■ Page ■
□ □ □ □ □ □ □

Viking Polaris in the Arctic Svalbard: Polar Expedition Cruising…
Viking Polaris

Viking Polaris in the Arctic Svalbard: Polar Expedition Cruising With Adult Comfort

Twelve nights from Tromsø to Longyearbyen and circumnavigating Svalbard aboard Viking Polaris. The expedition sister to Viking Octantis, in the Arctic where the polar bears are.

4.8/ 5.0 — Expert Score

Byline

MyCruiseReview Editorial

Last Updated

July 8, 2025

Itinerary

12 nights

Read Time

18 min

Ship

Viking Polaris

Cruise Line

Viking Cruises

Destination

Northern Europe

Itinerary

Arctic Svalbard: Tromsø, Longyearbyen, Svalbard archipelago circumnavigation with daily zodiac landings

Cabin Category

Nordic Balcony

Estimated Price

$2,900–$4,300 per person (Estimated)

Estimated for a 7-night Caribbean sailing per person, double occupancy. Excludes taxes, fees, gratuities, and airfare.

Viking Polaris is the second of Viking's expedition ship pair — Octantis for Antarctica, Polaris primarily for the Arctic — and the version of the platform reviewed on the standard twelve-night Svalbard expedition out of Longyearbyen in early July 2025. The trip ranks among the most unforgettable cruising experiences of recent years and confirmed what Octantis suggested: that Viking has genuinely reinvented expedition cruising for an adult audience that was previously underserved.

The Itinerary

The Svalbard expedition is a circumnavigation of the archipelago — 23,000 square miles of Arctic islands at 78–80° N latitude. Daily zodiac landings on tundra and beaches, daily zodiac cruising in fjords and pack-ice margins, two submarine excursions for those who win the lottery, and the constant wildlife focus that defines polar expedition cruising.

We departed Longyearbyen (after a Tromsø overnight) and spent twelve days working the islands of the archipelago — Spitsbergen's west coast, the Hinlopen Strait, the Brasvellbreen ice cliff (one of the largest glacial ice fronts on the planet), the Bjørnøya bird cliffs, and a long approach to the pack-ice north of Nordaustlandet where we encountered our first polar bears (a mother with two cubs at distance from the ship; close enough through good binoculars to see expressions on the cubs' faces).

□ □ □ □ □ □ □

■ Data section ■
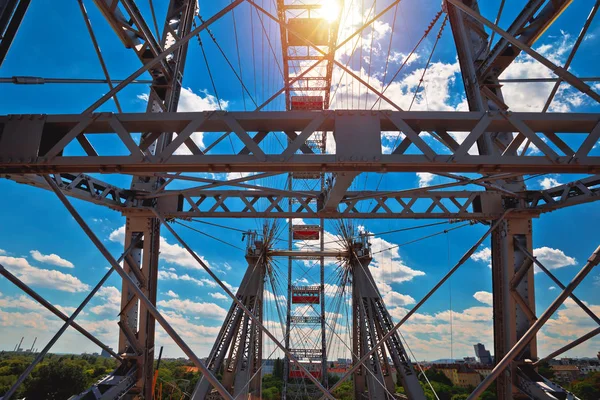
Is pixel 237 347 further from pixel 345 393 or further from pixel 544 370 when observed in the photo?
pixel 345 393

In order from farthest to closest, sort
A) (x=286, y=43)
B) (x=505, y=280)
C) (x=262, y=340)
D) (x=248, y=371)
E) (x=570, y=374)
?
(x=570, y=374) → (x=286, y=43) → (x=262, y=340) → (x=248, y=371) → (x=505, y=280)

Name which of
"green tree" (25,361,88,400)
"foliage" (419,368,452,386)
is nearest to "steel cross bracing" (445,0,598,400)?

□ □ □ □ □ □ □

From the Viking Polaris review, extract the passage that opens with the words containing "Arctic Svalbard: Tromsø, Longyearbyen, Svalbard" and closes with "per person (Estimated)". The listing plays no part in what comes next.

■ Completed task ■
Arctic Svalbard: Tromsø, Longyearbyen, Svalbard archipelago circumnavigation with daily zodiac landings

Cabin Category

Nordic Balcony

Estimated Price

$2,900–$4,300 per person (Estimated)